| Goal of the exercise |
In the stretch of the listing from the line that contains "As pictured here, is" through the end of the listing, switch every "cave opening in rock" to "cave entrance in rock". Keep everything else the same, and leave the pictures out of your answer.

Questions about pictured scenes:
....................
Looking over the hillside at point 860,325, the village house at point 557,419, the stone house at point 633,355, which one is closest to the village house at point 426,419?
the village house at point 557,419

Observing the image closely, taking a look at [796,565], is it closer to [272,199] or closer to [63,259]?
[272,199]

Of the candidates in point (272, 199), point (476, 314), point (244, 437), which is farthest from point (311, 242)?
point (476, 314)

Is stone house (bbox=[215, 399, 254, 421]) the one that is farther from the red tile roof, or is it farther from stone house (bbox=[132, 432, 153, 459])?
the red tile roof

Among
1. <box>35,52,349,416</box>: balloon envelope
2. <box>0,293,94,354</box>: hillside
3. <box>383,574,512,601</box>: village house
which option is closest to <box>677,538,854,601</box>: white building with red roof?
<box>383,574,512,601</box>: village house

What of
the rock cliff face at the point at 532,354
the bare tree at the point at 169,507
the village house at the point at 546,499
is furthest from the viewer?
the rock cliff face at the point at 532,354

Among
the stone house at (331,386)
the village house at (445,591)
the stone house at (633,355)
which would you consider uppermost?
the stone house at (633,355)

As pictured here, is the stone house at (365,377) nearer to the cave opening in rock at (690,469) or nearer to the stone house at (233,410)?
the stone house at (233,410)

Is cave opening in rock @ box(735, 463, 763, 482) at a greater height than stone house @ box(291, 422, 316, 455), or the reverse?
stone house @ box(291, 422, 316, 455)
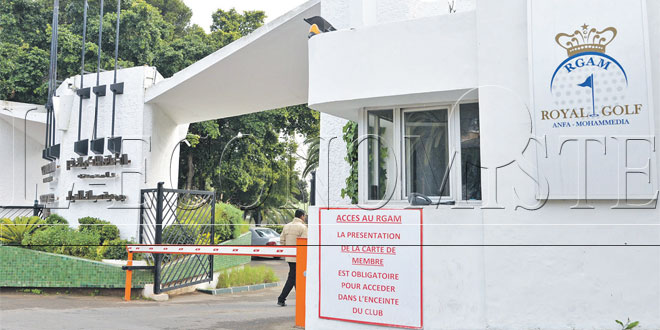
....................
| Final result |
As pictured here, is the stone house at (365,377) nearer to the cave entrance in rock at (690,469) or nearer to the stone house at (233,410)?
the stone house at (233,410)

Is cave entrance in rock @ box(735, 463, 763, 482) at a greater height than stone house @ box(291, 422, 316, 455), or the reverse?
stone house @ box(291, 422, 316, 455)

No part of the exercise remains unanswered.